§ DO THIS
Set down precisely the lines from the line with "Studying this photo, of" through the end of the material, inclusive, and no pictures.
··· EXTRACTED MATERIAL ···
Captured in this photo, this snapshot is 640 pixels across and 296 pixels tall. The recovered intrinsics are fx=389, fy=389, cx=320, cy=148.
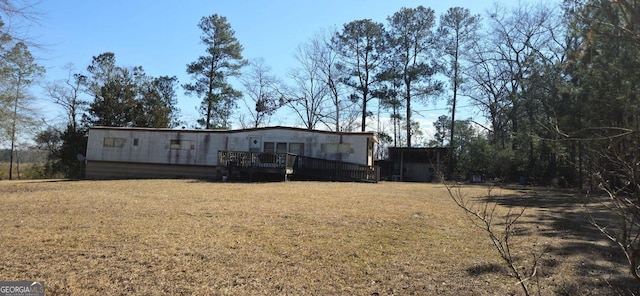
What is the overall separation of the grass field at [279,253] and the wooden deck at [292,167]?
9530mm

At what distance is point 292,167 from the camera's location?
59.1 ft

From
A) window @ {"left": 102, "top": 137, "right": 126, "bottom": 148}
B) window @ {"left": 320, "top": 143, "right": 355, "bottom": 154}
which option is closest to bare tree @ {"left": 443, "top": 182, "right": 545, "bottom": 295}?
window @ {"left": 320, "top": 143, "right": 355, "bottom": 154}

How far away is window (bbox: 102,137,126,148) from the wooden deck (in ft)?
25.4

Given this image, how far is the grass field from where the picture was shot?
3.62m

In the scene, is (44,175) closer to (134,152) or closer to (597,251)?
(134,152)

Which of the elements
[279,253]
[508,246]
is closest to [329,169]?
[279,253]

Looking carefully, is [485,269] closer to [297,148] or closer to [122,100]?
[297,148]

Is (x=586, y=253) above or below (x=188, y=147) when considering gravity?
below

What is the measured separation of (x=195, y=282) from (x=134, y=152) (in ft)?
66.5

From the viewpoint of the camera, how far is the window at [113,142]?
21797 millimetres

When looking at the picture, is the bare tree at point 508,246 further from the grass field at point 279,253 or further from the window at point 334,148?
the window at point 334,148

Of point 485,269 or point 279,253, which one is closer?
point 485,269

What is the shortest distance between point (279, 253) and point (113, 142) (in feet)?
67.5

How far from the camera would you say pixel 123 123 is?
30.5 metres
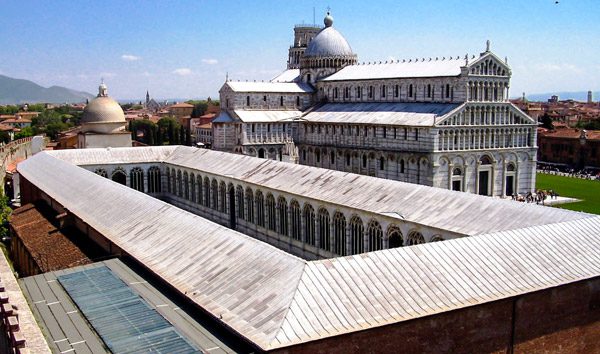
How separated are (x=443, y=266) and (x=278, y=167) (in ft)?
69.6

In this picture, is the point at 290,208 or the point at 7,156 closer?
the point at 290,208

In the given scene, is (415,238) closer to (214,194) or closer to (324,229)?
(324,229)

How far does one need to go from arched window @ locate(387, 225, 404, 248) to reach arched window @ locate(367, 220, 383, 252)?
51 centimetres

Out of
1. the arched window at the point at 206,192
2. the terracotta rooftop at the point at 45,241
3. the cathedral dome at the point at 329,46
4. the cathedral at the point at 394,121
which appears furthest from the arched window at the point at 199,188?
the cathedral dome at the point at 329,46

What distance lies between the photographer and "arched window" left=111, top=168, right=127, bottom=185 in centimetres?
5196

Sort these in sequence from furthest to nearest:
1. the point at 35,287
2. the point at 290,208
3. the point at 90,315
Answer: the point at 290,208, the point at 35,287, the point at 90,315

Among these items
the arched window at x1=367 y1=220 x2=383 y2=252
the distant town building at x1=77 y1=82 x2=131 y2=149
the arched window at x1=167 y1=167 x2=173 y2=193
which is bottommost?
the arched window at x1=167 y1=167 x2=173 y2=193

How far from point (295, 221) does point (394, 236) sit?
8164mm

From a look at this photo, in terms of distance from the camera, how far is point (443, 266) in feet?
56.8

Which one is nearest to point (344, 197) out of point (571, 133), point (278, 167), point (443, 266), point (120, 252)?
point (278, 167)

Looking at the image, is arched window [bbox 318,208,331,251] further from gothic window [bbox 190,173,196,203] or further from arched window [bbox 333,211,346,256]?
gothic window [bbox 190,173,196,203]

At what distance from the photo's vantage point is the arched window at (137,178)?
5222 cm

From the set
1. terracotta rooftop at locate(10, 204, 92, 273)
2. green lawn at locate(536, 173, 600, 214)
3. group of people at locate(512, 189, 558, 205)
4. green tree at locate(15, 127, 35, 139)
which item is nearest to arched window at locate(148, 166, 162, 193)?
terracotta rooftop at locate(10, 204, 92, 273)

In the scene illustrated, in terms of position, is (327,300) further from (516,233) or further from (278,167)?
(278,167)
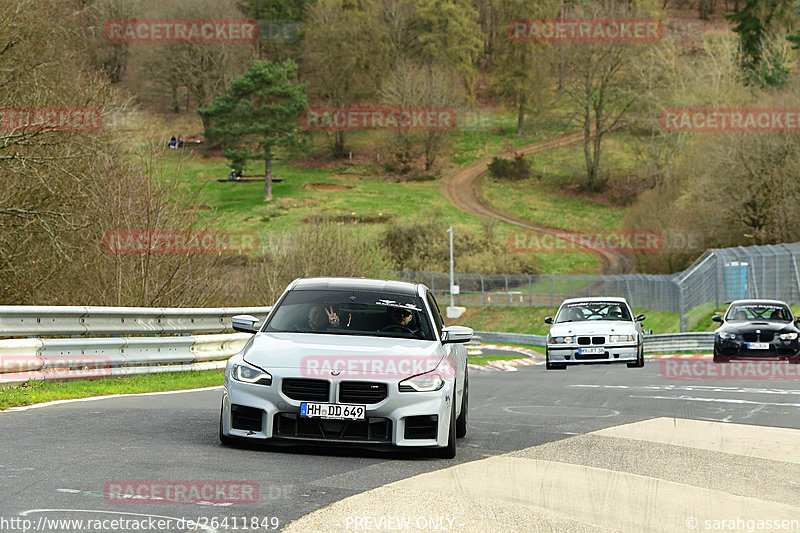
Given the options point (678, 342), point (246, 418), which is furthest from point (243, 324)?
point (678, 342)

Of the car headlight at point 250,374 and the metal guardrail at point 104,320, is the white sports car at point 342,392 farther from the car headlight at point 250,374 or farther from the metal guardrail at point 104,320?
the metal guardrail at point 104,320

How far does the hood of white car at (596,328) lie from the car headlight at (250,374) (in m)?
15.5

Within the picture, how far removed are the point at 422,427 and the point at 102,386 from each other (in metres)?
7.10

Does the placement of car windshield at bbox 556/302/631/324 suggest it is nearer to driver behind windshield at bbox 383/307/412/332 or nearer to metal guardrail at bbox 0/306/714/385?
metal guardrail at bbox 0/306/714/385

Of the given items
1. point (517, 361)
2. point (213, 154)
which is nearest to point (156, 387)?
point (517, 361)

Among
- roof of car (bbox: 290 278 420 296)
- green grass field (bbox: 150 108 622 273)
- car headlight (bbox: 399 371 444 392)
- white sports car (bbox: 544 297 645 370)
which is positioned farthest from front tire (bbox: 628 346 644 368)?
green grass field (bbox: 150 108 622 273)

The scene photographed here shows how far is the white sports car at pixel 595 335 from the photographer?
23672 millimetres

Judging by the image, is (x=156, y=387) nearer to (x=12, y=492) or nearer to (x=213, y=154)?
(x=12, y=492)

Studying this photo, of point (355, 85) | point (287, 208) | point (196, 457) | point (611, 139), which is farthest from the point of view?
point (355, 85)

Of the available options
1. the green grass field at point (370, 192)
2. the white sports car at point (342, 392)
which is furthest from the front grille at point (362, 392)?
the green grass field at point (370, 192)

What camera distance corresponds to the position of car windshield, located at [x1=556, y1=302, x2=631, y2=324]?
24.4 m

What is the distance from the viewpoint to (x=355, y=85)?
434ft

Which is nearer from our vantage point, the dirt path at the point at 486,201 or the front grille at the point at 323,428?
the front grille at the point at 323,428

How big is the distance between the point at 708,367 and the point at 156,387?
14.8 m
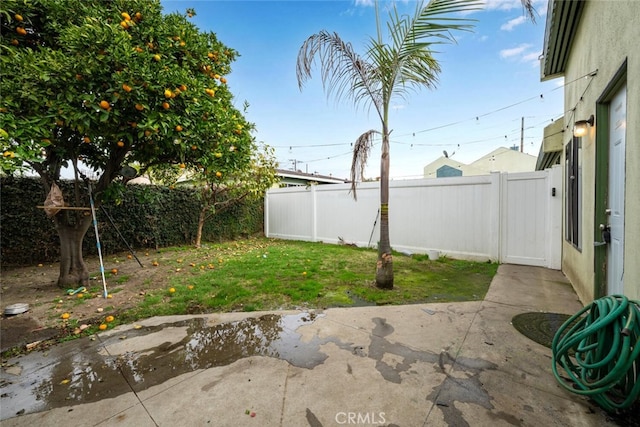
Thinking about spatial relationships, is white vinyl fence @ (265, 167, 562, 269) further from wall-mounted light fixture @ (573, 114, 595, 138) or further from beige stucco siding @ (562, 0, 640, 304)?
wall-mounted light fixture @ (573, 114, 595, 138)

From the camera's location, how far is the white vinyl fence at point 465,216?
5.29 metres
···
§ FINAL RESULT
Studying this photo, of point (355, 85) | point (287, 208) | point (196, 457) | point (611, 139), which is farthest from the point of view?
point (355, 85)

Of the available options
1. the green grass field at point (370, 192)
2. the white sports car at point (342, 392)
which is furthest from the front grille at point (362, 392)?
the green grass field at point (370, 192)

What camera distance corresponds to the position of car windshield, located at [x1=556, y1=302, x2=631, y2=324]?
24.4 m

What is the distance from the viewpoint to (x=355, y=85)?
434ft

Which is nearer from our vantage point, the dirt path at the point at 486,201 or the front grille at the point at 323,428?
the front grille at the point at 323,428

How big is the distance between the point at 708,367 and the point at 156,387?
14.8 m
Thinking about spatial relationships, is white vinyl fence @ (265, 167, 562, 269) further from wall-mounted light fixture @ (573, 114, 595, 138) or further from beige stucco siding @ (562, 0, 640, 304)?
wall-mounted light fixture @ (573, 114, 595, 138)

From the camera's location, how far is the white vinyl fence at point 465,216?
5.29 metres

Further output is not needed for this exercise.